#### TASK OBJECTIVE:
Repeat exactly the line that contains "label granularity: sequence-level" and every line after it, down to the last line of the entries below. Do not include pictures.

[Data records]
════════════════

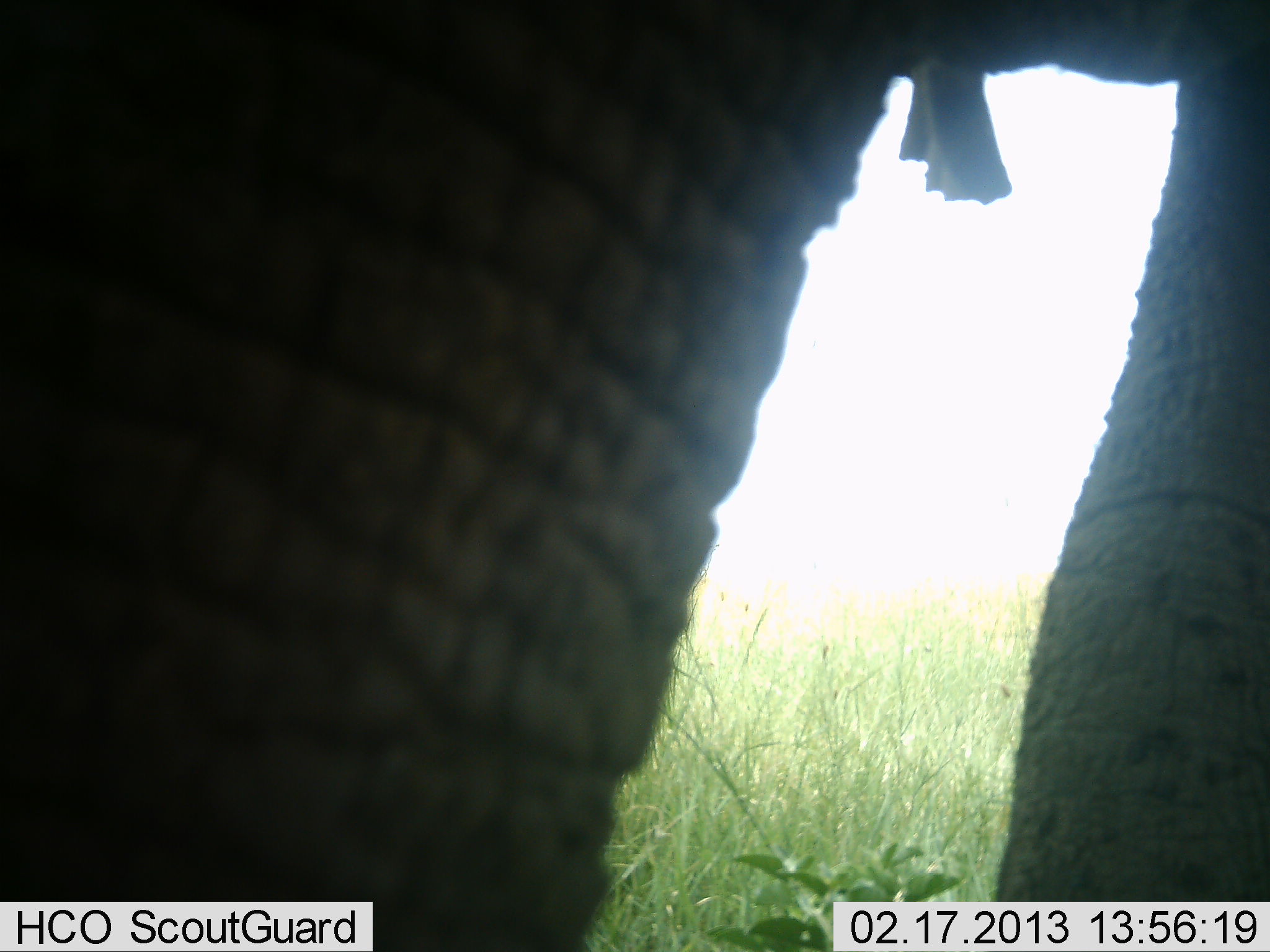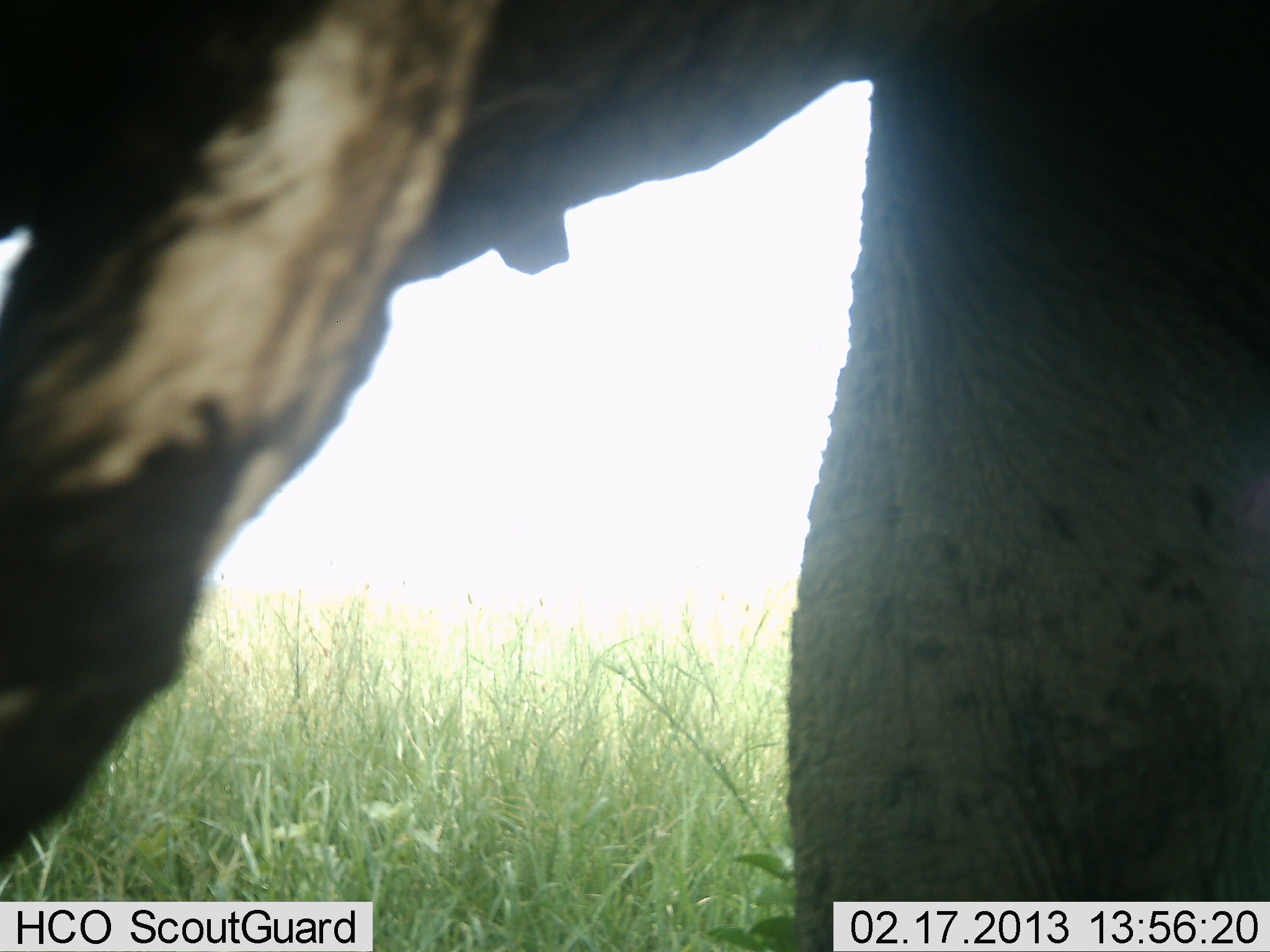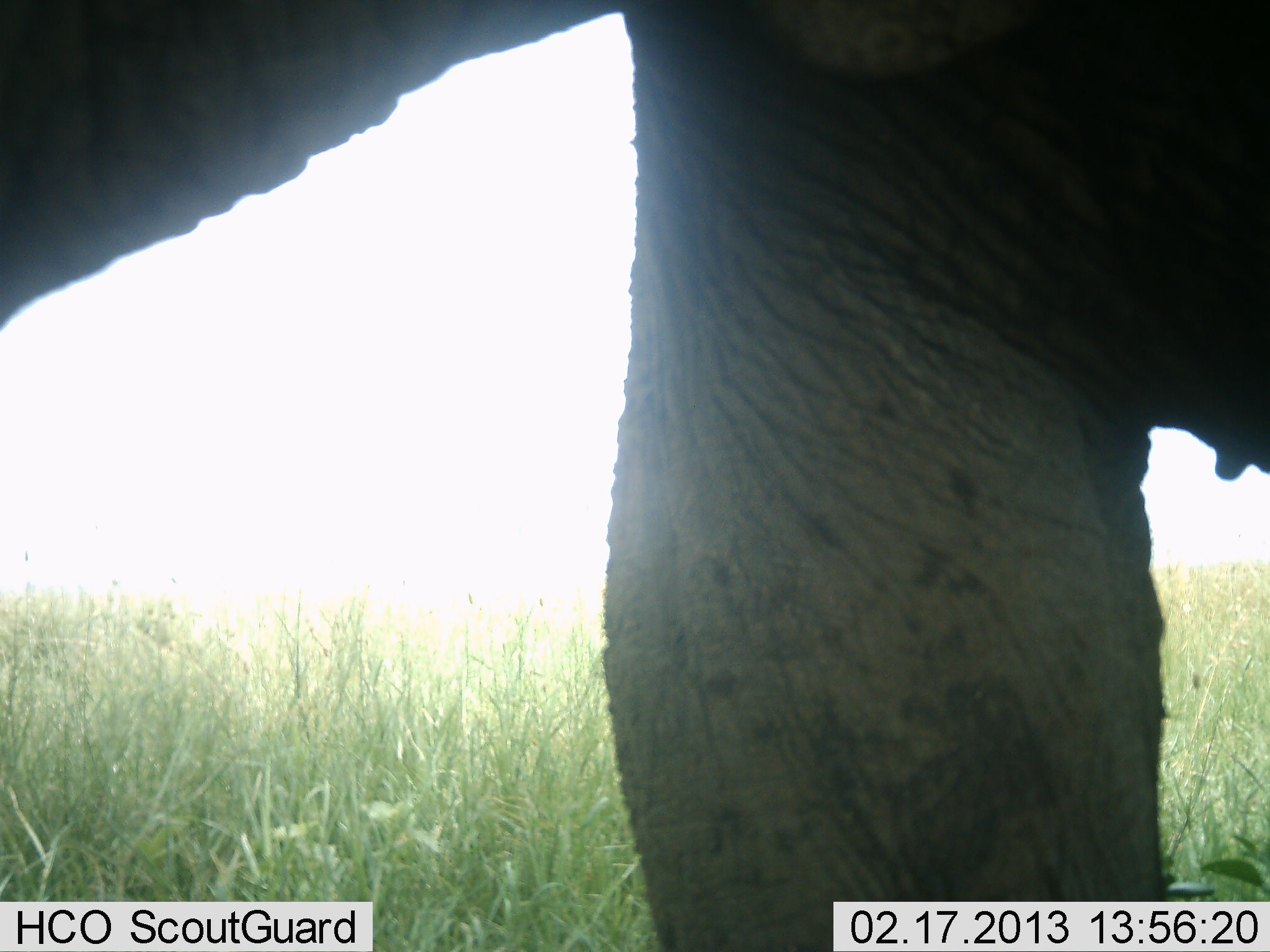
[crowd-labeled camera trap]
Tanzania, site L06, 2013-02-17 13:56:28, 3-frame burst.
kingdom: Animalia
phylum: Chordata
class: Mammalia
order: Proboscidea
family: Elephantidae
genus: Loxodonta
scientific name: Loxodonta africana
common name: african bush elephant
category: elephant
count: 1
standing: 37%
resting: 0%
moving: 59%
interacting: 0%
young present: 0%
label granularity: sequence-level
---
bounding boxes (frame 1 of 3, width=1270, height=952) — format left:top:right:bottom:
animal: 1:1:1270:952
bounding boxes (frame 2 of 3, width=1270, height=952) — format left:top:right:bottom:
animal: 1:1:1270:952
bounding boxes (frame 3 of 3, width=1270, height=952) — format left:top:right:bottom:
animal: 1:1:1270:952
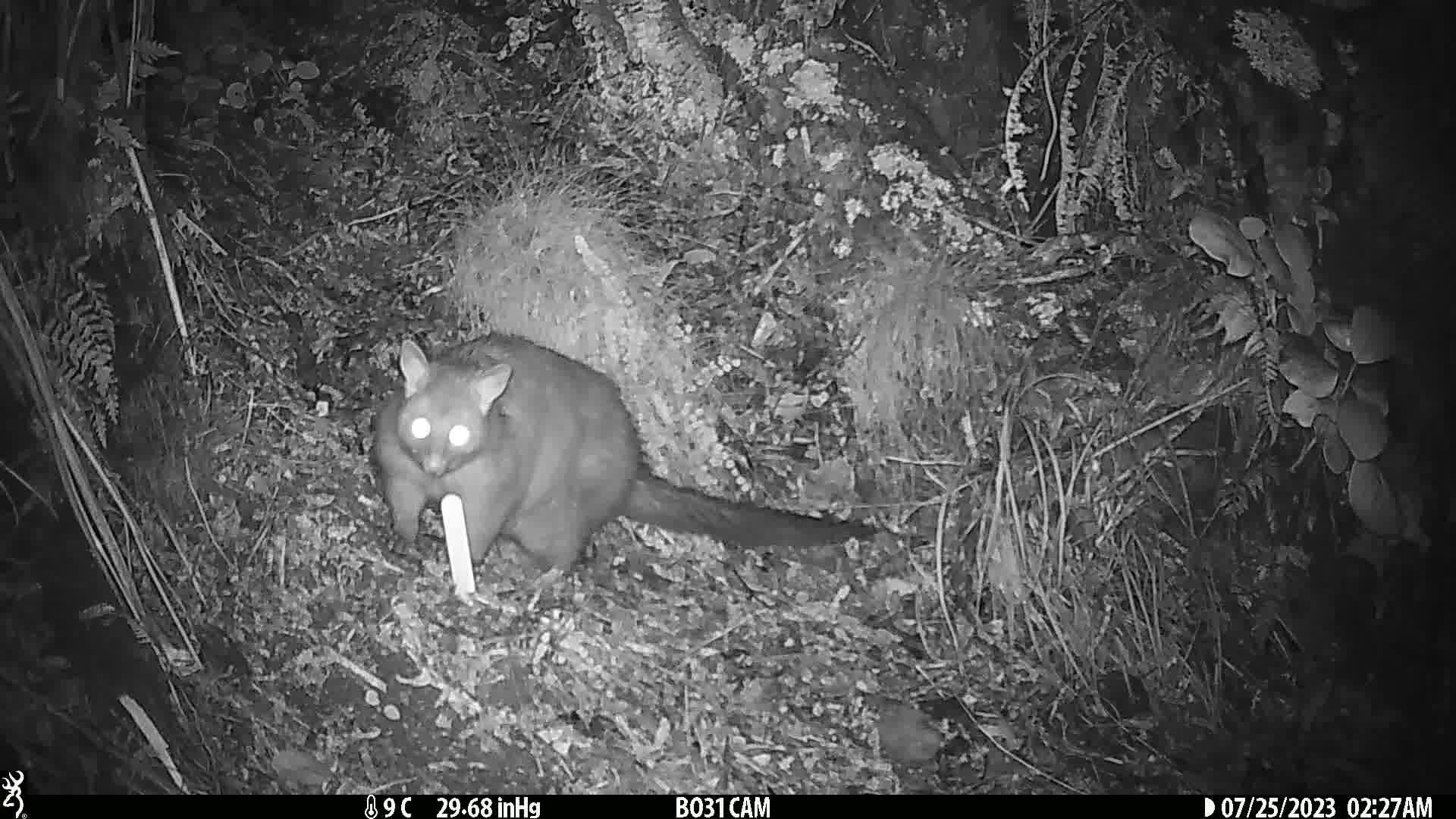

════════════════

#### RESPONSE TO THE TASK:
label granularity: sequence-level
---
bounding boxes (frame 1 of 3, width=1270, height=952) — format left:top:right:bottom:
animal: 1:1:1270:952
bounding boxes (frame 2 of 3, width=1270, height=952) — format left:top:right:bottom:
animal: 1:1:1270:952
bounding boxes (frame 3 of 3, width=1270, height=952) — format left:top:right:bottom:
animal: 1:1:1270:952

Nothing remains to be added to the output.